7. Emir, UE, Sood, J, Chiew, M, Thomas, MA, Lane, SP. “High‐resolution metabolic mapping of the cerebellum using 2D zoom magnetic resonance spectroscopic imaging”. Magn Reson Med. 2020; 00: 1– 10. https://doi-org.ezp-prod1.hul.harvard.edu/10.1002/mrm.28614

Figures

Figure 1a: Proposed strategy to learn the entire end-to-end inverse function and low dimensional representations of spectroscopic signals – (from left to right) Building the training database: The 27 metabolites FIDs were simulated with a sLASER pulse sequence with metabolic cycling and B0 variations. The simulated metabolites FIDs were used to create the training database by combining metabolites, water signal, phase modulations and 20-50dB of gaussian noise. The input/output to the network was the real and imaginary component of metabolic cycle FIDs/spectra (see Methods).
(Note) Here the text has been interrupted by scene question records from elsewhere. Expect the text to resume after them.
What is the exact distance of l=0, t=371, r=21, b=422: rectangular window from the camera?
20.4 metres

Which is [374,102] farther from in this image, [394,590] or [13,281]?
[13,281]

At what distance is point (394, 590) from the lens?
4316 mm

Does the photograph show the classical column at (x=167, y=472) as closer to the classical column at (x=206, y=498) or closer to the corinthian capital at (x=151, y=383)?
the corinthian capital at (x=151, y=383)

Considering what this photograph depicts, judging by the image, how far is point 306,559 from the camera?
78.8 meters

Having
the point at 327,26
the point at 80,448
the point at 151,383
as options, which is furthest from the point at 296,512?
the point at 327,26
Figure 2: Validation of the proposed method on a given simulated spectra consisting of 3 metabolites – (from top to bottom panel) The reconstruction of the metabolic cycled simulated FID with the proposed NN architecture. In black the upfield component is plotted and in red the downfield component. (middle panel) The same FID was reconstructed with the conventional FT. The bottom panel represents the difference between downfield and upfield of the proposed method in blue and the conventional method in green. (from left to right) Gaussian noise was added to the simulated FID from 50-25dB.

Figure 3: In vivo cerebellum MRSI reconstruction with AUTOMAP. (from top to bottom) The AUTOMAP and NUFFT reconstructed summed image from the 1st time point are shown. The metabolite-only spectra with a range from 0.5 to 4.2 ppm from the 9 different voxels (represented by the black box in the images) are displayed in blue for AUTOMAP and in black for NUFFT. At the bottom an enlarged spectra with the corresponding metabolite peaks (total Choline (tCho), NAA (tNAA) and Creatine (tCr) is represented.